Adaptive Regret Minimization in Bounded Memory Games Jeremiah Blocki, Nicolas Christin, Anupam...

Documents

Transcript of Adaptive Regret Minimization in Bounded Memory Games Jeremiah Blocki, Nicolas Christin, Anupam...

Personality arunesh chand mankotia

Bpo Industry, Created On Tuesday, May 23, 2006 Arunesh Chand Mankotia

Indoor advertising concept NAMO - Arunesh Chand Mankotia

From physical security to cybersecurity - iXthanhhng/publications/... · Review Article From physical security to cybersecurity Arunesh Sinha,1,*,‡ Thanh H. Nguyen,1,‡ Debarun

Best Ad Banners Ever - Arunesh Chand Mankotia

GameSec 2010 November 22, Berlin Mathias Humbert, Mohammad Hossein Manshaei, Julien Freudiger and Jean-Pierre Hubaux EPFL - Laboratory for Computer communications.

Strategic business proposal eent - green brick project - arunesh chand mankotia

Maintaining Quality at Scale for Sanitation ARUNESH SINGH, SATYA PRAKASH CHOUBEY,GENEVIEVE KELLY, APRAJITA SINGH Leveraging existing reporting mechanisms.

Why Study Statistics Arunesh Chand Mankotia 2004

ISPs and Ad Networks Against Botnet Ad Fraud Nevena Vratonjic, Mohammad Hossein Manshaei, Maxim Raya and Jean-Pierre Hubaux 1 November 2010, GameSec’10.

Naturally Rehearsing Passwords Jeremiah Blocki NSF TRUST October 2013 Manuel Blum Anupam Datta.

Human-Computable Passwords Jeremiah Blocki Manuel Blum Anupam Datta Santosh Vempala.

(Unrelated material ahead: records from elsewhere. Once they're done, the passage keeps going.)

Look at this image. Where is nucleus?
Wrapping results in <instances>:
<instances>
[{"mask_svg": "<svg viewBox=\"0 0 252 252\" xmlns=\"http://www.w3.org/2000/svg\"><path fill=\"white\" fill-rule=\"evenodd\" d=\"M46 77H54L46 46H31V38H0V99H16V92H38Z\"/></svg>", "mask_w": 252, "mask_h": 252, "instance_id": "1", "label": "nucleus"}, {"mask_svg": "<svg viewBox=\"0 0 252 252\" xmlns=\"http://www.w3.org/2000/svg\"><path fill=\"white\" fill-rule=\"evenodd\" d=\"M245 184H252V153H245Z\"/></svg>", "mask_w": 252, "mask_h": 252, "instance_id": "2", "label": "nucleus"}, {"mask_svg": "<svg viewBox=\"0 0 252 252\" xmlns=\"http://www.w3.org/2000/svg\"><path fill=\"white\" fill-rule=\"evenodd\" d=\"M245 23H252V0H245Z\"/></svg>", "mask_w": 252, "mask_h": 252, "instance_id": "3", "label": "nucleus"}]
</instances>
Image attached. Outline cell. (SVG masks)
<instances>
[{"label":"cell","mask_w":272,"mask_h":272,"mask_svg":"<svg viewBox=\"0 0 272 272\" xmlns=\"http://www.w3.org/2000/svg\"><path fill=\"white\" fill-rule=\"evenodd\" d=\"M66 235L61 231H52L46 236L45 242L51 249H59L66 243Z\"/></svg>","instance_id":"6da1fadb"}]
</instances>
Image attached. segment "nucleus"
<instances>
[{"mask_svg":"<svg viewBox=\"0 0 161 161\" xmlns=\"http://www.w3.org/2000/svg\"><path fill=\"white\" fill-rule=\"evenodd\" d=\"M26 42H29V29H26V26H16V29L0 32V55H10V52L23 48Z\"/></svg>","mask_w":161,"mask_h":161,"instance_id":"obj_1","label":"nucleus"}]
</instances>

CS 255: Database System Principles slides: Variable length data and record By:- Arunesh Joshi( 107) Id:-006538558 Cs257_107_ch13_13.7.

SEVERAL COMPLEX VARIABLES - Jagiellonian Universitygamma.im.uj.edu.pl/~blocki/publ/ln/scv-poznan.pdf · In Sections 1-4 we present basic results on subharmonic and plurisubharmonic

Audit Games Jeremiah Blocki, Nicolas Christin, Anupam Datta, Ariel D. Procaccia, Arunesh Sinha 1 Carnegie Mellon University.

The Complex Monge–Ampere Equation` in Kahler Geometry¨gamma.im.uj.edu.pl/~blocki/publ/ln/cetr.pdf · The Complex Monge–Ampere Equation` in Kahler Geometry¨ Zbigniew Błocki

Probing in 802.11 using Neighbor Graphs Minho Shin, Arunesh Mishra, William Arbaugh University of Maryland.

CS 580: Algorithm Design and Analysis › homes › jblocki › courses › ... · CS 580: Algorithm Design and Analysis Jeremiah Blocki Purdue University ... of finding the greatest

CS 255: Database System Principles slides: B-trees By:- Arunesh Joshi Id:-006538558.

CS 255: Database System Principles slides: From Parse Trees to Logical Query Plans By:- Arunesh Joshi Id:-006538558.